Monday, February 17, 2014

Happy birthday, Sara!

I wanted to say a happy birthday to my friend, Sara today! I miss her a lot! Hanging out in Paducah today for a bit before work. Still have been looking at different jobs and so far nothing has really popped up. I have also realized the older I get, the more I have less time for bull crap. I think I am finally to the point where I actually see people for who they really are now. Either that or I have just became a jerk in my old age. Don't know anymore sometimes. Try to be sweet and people just push me over anyway. I realize that life is gonna give me a pile of crap some days and one of friends once said, "If life gives you crap, use it for fertilizer". So I guess that is what I am about to do with the difficult and annoying days in my life.

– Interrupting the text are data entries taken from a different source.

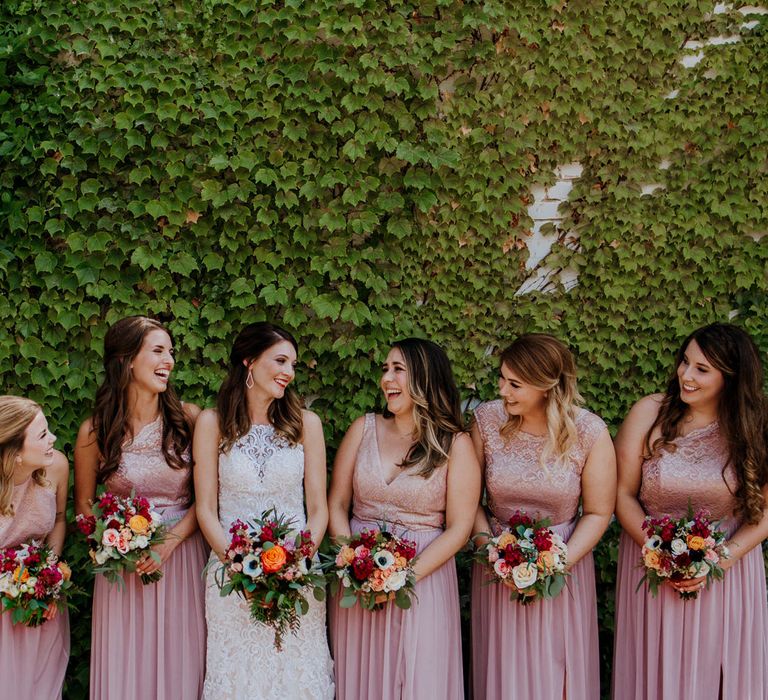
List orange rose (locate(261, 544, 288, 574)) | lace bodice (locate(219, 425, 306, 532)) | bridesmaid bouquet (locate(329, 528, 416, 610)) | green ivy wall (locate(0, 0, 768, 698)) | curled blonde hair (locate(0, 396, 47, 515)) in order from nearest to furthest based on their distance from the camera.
A: orange rose (locate(261, 544, 288, 574)), bridesmaid bouquet (locate(329, 528, 416, 610)), curled blonde hair (locate(0, 396, 47, 515)), lace bodice (locate(219, 425, 306, 532)), green ivy wall (locate(0, 0, 768, 698))

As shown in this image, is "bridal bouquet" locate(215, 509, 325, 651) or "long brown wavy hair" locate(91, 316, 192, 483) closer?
"bridal bouquet" locate(215, 509, 325, 651)

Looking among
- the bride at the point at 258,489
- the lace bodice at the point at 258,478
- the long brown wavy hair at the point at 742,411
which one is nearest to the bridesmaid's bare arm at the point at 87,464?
the bride at the point at 258,489

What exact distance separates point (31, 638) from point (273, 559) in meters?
1.55

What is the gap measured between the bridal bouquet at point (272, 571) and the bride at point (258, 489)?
0.25m

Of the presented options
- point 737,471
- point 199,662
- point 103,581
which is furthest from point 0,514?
point 737,471

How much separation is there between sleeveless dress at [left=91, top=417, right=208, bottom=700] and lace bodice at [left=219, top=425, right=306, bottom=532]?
11.5 inches

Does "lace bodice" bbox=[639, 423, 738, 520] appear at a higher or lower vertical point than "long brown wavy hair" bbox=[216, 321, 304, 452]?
lower

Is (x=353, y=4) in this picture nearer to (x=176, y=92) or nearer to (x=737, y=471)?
(x=176, y=92)

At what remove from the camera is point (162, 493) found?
13.6 feet

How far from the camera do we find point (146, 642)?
404cm

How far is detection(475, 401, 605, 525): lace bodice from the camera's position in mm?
4027

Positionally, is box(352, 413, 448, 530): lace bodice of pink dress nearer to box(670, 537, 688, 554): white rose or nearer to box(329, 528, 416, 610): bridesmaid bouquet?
box(329, 528, 416, 610): bridesmaid bouquet

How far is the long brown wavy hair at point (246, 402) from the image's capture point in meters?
4.16

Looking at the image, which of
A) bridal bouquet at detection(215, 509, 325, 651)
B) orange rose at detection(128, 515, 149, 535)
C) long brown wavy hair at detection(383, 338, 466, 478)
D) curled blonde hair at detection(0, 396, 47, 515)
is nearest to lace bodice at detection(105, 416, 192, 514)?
orange rose at detection(128, 515, 149, 535)
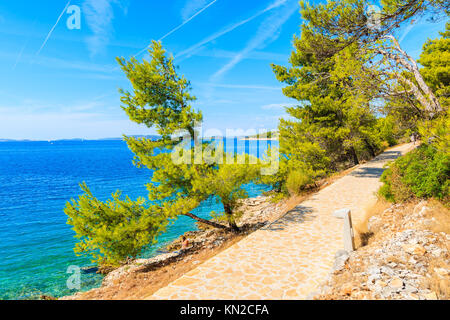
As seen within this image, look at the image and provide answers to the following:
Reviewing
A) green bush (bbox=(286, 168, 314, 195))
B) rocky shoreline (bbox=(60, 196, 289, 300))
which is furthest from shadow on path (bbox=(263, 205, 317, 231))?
green bush (bbox=(286, 168, 314, 195))

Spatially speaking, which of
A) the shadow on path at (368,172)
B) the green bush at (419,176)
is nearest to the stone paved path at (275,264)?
the green bush at (419,176)

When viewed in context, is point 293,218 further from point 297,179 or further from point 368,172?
point 368,172

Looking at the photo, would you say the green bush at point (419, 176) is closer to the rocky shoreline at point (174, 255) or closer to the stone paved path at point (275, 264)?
the stone paved path at point (275, 264)

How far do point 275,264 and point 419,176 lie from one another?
568 centimetres

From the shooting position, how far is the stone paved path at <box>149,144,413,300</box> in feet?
17.9

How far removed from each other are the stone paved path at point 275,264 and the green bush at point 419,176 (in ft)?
6.05

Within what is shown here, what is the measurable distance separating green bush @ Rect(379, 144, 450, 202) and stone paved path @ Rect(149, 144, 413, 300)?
184cm

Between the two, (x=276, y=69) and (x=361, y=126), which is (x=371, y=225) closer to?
(x=361, y=126)

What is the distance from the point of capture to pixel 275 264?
6719mm

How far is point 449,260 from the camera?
15.8 ft

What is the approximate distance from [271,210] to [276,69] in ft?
36.0

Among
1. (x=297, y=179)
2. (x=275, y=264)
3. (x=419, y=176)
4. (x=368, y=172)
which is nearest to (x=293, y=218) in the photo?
(x=275, y=264)
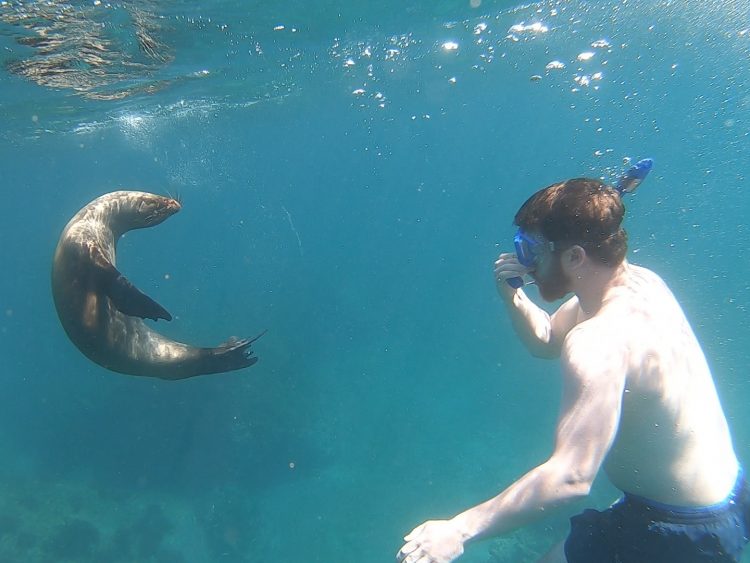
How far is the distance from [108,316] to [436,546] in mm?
4560

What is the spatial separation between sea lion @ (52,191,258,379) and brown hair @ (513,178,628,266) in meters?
3.49

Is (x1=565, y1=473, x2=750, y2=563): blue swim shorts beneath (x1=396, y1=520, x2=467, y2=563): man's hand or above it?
beneath

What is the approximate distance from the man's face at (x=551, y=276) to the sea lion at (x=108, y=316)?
10.8ft

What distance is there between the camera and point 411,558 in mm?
2213

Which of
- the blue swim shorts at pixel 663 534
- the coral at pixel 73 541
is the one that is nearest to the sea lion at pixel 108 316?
the blue swim shorts at pixel 663 534

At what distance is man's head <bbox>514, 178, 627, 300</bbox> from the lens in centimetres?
274

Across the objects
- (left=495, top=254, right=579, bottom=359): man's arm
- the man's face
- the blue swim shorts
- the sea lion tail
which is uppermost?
the man's face

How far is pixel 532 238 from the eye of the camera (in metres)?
2.93

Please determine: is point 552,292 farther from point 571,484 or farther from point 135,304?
point 135,304

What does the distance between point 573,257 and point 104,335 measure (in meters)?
4.79

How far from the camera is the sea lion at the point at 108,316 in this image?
16.7ft

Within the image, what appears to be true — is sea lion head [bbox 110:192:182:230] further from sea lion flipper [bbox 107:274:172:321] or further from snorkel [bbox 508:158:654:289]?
snorkel [bbox 508:158:654:289]

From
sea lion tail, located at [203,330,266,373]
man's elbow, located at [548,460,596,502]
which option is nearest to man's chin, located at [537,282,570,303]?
man's elbow, located at [548,460,596,502]

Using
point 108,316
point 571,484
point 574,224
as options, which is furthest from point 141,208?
point 571,484
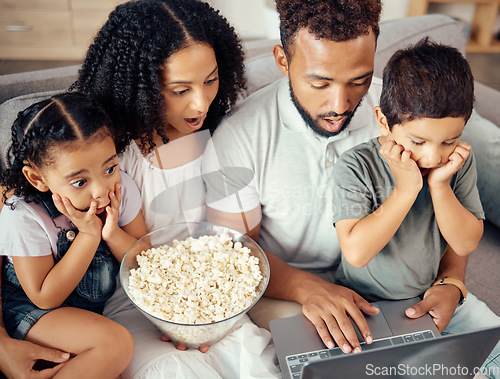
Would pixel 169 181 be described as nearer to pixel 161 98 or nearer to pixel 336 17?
pixel 161 98

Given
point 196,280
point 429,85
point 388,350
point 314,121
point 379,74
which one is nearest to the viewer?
point 388,350

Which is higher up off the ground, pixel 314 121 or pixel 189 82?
pixel 189 82

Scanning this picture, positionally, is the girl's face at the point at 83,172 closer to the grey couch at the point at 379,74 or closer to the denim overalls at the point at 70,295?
the denim overalls at the point at 70,295

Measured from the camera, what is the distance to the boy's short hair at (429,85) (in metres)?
0.85

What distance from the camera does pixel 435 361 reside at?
0.77 m

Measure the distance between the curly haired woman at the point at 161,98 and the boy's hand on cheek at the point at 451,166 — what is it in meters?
0.48

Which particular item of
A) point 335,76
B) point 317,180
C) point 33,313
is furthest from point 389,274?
point 33,313

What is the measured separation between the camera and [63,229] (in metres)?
0.98

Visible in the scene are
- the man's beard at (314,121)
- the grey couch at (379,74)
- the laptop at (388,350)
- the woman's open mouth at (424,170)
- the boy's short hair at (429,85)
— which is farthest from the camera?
the grey couch at (379,74)

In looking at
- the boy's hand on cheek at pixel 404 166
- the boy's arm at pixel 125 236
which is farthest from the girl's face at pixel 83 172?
the boy's hand on cheek at pixel 404 166

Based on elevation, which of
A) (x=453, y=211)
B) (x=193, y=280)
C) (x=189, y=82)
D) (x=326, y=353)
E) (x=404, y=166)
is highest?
(x=189, y=82)

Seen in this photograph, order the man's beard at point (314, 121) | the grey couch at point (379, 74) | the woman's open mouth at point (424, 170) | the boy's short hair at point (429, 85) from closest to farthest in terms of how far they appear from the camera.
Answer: the boy's short hair at point (429, 85), the woman's open mouth at point (424, 170), the man's beard at point (314, 121), the grey couch at point (379, 74)

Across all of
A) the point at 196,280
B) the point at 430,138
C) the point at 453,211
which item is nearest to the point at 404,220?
the point at 453,211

Tuesday, February 11, 2014

Belly dance pics!

So I got to re-do my belly dance photos! I am so excited to see how the others turned out! The photographer I have been working with is super talented. I totally recommend going to her if you ever want your pictures done. She also did the pictures of my and my sis. I get to see the rest on Friday! :)

Saturday, February 8, 2014

Nose piercing

So, Wednesday I got my nose pierced. I am so glad it wasn't painful and it will be my final piercing since my conch didn't really work out. Haven't really been up to much. I am going to try to go to a concert soon with one of my friends. Can't wait! Also, Monday is pay day! :) I need to do my exercises today. I didn't really do them for two days and am afraid I will be really super sore afterward. Oh well, I guess I will see. I have been having severe back pain and will go to see the chiropractor this week. Maybe it is just because I haven't been in such a while that it is hurting. I dunno.

Wednesday, February 5, 2014

Anger solves nothing.

Trying to learn that I need to just forgive people instead of letting their mistakes anger me. So many people I have trusted or thought I could trust, have really hurt me recently. I have been in situations today that have really frustrated me and almost made me lose my temper. Being angry solves nothing. I have such a short time to deal with disappointments and pain. Not saying I will never be disappointed or hurt because I know I will be. I just have to trust my friends and family to help me through it. So starting today, I am starting a new look on life. Today, I really do forgive those that have hurt me or angered me. I am looking past those problems and pain. I know that once I forget it, I will feel better.